Bigtable and The Skeleton of 3D for Android

      Bigtable is a distributed database system, designed to scale to a very large size(petabytes) across thousands of servers. It is owned by Google and used on some of their applications(more than sixty) such as Google Maps, Google Earth, Gmail and so on.

      It's closed source, although Google offers access to it as part of its Google App Engine. Since his deployment(late 2003) Bigtable has achived serveral goals: wide applicability, scalability, high performance, and high availability.

      Each table on this system is a sparse, distributed, multi-dimensional map where data is organized into three dimensions: rows, columns and timestamps.

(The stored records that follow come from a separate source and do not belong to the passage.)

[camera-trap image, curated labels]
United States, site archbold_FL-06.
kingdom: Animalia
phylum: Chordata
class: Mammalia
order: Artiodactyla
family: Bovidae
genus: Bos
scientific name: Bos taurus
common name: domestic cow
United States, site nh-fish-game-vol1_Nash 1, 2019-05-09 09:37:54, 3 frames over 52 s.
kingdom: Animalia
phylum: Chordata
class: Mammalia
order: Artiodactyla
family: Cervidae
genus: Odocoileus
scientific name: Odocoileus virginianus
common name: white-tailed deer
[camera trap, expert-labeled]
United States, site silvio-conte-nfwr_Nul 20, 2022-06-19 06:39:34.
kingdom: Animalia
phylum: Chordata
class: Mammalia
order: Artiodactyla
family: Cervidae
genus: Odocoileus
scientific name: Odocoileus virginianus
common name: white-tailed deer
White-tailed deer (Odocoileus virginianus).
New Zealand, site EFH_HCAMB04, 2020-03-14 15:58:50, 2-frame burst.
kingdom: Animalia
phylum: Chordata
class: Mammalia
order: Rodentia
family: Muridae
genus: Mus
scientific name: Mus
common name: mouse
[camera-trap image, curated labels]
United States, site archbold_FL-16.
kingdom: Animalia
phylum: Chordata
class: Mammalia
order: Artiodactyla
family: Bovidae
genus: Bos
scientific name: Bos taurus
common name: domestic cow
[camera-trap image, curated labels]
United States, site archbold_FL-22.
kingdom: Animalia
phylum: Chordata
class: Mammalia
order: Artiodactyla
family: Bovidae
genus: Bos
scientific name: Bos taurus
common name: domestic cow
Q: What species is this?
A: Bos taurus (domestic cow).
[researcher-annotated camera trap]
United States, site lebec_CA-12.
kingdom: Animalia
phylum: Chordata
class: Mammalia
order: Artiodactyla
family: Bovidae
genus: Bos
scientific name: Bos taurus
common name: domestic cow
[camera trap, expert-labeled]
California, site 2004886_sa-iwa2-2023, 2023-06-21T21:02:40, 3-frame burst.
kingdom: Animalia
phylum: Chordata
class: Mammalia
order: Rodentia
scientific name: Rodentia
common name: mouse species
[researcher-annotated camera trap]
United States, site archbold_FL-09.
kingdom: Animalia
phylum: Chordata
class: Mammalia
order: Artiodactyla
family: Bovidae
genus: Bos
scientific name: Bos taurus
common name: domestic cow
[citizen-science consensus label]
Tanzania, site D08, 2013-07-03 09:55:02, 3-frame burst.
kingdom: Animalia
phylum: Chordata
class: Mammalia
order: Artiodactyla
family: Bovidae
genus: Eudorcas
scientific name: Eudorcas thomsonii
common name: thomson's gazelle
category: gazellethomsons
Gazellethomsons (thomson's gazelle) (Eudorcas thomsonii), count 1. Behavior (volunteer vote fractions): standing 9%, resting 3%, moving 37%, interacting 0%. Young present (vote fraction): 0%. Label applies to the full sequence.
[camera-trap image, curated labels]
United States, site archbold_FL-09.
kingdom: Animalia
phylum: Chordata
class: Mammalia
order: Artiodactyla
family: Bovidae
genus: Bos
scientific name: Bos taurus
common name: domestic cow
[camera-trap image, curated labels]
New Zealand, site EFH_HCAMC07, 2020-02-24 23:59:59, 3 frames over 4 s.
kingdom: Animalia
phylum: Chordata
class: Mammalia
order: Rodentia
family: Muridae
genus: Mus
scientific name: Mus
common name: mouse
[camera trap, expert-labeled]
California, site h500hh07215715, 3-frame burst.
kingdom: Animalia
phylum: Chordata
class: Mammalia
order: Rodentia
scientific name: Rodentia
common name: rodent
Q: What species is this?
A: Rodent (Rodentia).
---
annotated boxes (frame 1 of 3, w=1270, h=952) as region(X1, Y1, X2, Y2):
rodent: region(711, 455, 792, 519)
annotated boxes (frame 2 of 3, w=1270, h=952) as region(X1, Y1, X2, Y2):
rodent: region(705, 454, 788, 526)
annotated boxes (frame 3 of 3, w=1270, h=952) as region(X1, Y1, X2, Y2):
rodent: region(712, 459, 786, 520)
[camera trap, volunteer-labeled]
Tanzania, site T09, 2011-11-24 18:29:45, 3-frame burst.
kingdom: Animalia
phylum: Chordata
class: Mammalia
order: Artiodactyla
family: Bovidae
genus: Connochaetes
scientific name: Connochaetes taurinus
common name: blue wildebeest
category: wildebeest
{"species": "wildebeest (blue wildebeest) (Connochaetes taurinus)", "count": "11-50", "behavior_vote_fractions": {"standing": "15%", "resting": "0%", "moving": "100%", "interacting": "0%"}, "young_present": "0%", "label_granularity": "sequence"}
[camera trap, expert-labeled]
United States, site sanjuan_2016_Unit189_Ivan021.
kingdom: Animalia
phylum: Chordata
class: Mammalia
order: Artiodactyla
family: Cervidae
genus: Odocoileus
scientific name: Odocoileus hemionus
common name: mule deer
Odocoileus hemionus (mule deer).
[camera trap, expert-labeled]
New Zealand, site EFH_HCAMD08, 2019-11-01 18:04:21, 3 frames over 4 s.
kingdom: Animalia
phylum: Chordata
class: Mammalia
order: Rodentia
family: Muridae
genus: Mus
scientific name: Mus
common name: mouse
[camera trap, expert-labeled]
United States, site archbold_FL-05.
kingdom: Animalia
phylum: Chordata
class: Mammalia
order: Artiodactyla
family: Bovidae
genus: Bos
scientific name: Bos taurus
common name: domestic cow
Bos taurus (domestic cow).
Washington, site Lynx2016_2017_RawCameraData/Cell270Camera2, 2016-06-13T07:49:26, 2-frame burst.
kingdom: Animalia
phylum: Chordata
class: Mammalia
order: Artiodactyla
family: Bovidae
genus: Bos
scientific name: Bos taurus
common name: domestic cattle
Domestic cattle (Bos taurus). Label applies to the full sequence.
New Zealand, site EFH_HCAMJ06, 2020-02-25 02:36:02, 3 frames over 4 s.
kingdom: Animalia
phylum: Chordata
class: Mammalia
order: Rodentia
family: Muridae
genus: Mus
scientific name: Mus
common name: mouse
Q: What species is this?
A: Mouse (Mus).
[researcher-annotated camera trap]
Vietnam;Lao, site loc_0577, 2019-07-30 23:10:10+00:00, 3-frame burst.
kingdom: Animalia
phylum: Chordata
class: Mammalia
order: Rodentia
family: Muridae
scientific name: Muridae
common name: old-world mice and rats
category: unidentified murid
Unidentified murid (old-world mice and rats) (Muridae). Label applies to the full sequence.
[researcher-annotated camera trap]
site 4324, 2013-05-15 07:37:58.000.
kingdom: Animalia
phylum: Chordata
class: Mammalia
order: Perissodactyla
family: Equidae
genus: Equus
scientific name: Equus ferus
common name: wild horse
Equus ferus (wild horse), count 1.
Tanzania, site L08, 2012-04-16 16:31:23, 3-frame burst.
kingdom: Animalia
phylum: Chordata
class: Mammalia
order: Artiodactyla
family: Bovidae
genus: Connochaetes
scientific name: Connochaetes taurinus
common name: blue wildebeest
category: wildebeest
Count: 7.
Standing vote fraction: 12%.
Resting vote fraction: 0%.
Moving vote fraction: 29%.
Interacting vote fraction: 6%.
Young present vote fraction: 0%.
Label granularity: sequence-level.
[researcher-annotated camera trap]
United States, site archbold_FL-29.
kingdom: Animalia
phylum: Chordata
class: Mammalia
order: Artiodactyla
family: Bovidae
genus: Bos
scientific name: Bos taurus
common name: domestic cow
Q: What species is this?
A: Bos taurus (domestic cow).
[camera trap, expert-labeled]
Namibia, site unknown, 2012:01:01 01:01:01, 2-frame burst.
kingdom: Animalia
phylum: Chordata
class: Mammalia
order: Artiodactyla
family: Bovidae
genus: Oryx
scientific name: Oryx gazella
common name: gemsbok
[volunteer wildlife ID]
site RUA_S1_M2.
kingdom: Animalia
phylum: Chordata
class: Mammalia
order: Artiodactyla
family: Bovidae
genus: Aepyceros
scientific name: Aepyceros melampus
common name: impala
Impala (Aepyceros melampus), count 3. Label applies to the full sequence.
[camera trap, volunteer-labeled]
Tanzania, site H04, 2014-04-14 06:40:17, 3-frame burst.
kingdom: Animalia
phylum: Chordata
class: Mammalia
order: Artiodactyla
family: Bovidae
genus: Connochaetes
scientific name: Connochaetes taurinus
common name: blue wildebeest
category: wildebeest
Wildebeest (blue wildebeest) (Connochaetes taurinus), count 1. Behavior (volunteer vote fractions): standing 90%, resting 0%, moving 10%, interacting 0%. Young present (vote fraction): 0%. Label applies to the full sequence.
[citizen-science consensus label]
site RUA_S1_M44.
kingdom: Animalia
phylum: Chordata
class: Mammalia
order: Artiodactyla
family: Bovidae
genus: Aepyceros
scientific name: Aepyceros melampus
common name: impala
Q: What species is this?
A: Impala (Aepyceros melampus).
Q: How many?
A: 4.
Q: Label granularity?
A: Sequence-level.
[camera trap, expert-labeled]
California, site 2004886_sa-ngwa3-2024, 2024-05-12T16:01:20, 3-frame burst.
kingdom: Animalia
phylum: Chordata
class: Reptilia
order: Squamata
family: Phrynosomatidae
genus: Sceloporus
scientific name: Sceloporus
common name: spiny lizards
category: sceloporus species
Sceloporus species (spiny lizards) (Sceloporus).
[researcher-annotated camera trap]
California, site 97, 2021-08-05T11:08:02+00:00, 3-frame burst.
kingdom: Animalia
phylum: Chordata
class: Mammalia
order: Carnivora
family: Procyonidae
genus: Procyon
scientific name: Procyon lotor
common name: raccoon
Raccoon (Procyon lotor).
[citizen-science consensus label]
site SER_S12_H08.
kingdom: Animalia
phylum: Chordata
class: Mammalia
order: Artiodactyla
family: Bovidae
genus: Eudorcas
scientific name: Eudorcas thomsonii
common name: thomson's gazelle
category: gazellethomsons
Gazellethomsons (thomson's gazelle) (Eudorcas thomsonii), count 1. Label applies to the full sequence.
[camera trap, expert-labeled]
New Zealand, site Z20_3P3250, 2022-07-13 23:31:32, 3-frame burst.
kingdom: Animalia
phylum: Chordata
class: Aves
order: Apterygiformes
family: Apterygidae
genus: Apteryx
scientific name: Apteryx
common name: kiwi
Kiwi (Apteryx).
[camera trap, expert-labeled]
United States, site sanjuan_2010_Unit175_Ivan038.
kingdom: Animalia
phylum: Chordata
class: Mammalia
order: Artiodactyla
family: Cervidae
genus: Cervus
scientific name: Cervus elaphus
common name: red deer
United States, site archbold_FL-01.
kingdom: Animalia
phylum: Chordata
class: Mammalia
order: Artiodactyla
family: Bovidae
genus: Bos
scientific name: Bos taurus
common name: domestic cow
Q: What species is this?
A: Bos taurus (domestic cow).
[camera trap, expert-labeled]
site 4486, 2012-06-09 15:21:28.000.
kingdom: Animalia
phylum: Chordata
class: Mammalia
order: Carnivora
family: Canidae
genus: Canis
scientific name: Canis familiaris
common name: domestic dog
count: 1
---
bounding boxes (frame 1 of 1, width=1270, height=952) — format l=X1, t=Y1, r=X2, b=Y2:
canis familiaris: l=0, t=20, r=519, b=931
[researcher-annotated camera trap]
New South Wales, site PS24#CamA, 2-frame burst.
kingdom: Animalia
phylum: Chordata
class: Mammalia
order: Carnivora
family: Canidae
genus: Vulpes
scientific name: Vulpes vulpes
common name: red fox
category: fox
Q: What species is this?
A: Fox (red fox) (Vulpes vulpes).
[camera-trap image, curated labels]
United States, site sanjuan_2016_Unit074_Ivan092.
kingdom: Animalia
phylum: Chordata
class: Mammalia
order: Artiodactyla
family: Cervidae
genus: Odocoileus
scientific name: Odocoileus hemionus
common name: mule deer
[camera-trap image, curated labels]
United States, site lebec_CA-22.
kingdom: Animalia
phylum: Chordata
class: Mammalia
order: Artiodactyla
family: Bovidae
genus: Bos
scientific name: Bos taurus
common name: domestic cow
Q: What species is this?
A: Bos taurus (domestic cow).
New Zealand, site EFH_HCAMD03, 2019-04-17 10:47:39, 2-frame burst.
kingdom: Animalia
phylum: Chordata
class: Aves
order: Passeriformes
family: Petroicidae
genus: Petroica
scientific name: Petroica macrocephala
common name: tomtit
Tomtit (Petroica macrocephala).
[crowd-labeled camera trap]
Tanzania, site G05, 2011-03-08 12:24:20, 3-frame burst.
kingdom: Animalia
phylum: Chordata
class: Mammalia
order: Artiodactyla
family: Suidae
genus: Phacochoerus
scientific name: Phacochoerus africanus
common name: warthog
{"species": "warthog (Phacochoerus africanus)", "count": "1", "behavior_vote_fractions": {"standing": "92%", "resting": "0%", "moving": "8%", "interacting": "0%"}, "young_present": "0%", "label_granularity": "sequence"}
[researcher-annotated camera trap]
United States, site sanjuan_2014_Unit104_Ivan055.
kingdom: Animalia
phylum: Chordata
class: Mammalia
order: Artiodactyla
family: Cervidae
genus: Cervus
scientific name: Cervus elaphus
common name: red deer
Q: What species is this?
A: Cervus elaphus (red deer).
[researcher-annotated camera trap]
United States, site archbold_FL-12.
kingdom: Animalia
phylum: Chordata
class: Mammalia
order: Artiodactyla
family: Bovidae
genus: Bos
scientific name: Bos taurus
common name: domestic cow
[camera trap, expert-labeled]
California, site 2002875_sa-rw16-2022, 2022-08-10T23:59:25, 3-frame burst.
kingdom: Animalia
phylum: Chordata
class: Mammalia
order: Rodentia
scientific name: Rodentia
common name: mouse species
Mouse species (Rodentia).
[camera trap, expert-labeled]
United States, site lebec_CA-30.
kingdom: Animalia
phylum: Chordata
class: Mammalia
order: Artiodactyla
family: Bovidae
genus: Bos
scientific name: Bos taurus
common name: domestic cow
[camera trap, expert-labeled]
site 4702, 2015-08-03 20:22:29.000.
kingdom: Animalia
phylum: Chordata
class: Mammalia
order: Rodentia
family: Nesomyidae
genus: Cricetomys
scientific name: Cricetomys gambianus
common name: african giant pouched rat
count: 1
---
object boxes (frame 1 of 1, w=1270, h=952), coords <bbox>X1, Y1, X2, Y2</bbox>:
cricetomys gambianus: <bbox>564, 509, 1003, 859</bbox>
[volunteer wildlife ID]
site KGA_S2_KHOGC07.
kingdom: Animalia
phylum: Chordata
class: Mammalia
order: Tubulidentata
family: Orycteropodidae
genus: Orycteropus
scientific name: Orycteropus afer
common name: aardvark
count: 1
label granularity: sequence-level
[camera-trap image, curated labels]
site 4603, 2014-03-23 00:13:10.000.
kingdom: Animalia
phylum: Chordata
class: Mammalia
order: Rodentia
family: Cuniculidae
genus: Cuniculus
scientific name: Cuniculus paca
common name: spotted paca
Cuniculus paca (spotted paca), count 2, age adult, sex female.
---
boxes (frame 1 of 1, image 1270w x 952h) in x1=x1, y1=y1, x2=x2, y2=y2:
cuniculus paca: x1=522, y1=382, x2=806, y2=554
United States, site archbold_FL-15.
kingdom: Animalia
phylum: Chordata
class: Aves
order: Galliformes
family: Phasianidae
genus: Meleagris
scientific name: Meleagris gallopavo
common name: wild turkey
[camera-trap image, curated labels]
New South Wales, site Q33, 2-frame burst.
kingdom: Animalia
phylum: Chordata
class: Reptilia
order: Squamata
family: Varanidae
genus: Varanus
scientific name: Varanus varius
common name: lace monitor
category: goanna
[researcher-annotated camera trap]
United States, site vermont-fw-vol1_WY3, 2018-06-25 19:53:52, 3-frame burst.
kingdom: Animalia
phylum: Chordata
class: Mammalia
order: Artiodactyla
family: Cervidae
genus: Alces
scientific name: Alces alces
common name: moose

(row:string, column:string, time:int64) → string

      In order to optimize the managing of a huge amount of data, the tables are split at row boundaries and stored as tablets. Each tablet hold contiguous rows and have between 100-200 MB distributed on several machines.

Each machine stores about 100 tablets(in GFS), this setup allowing good load balancing and fast recovery(if a system goes down, other machines take one tablet, so the load on each is fairly small).

       When sizes threaten to grow beyond a specified limit, the tablets are subject of three different type of compaction:

1. Minor Compaction - creates new SSTables - who has two goals: to reduce memory usage and reduce the amount of data that has to be read during recovery if the server dies.
2. Merging Compaction, periodically executed in the background, reads the contents of a few SSTables and writes out a new SSTable.
3. Major Compaction rewrites all SSTables into exactly one.

    More details about the implementation, data model and Google infrastructure on which Bigtable depends you can find on this lecture from University of Washington or on this paper.

       Regarding the small Rest API that I was about to develop, it has proved to be quite easy considering that I had some experience with Google App Engine, Jersey and Java. So I have created a small application on GAE and through Rest calls via Http I can Create(POST/PUT), Read(GET), Update(POST), Delete(DELETE) data in my table(Bigtable) on cloud. Also I created a simple application for Android who can do those operations as well.
      Now I will focus on describing the requirements of my future software implementation, but for that I have to do a research to find the best solutions  who fits.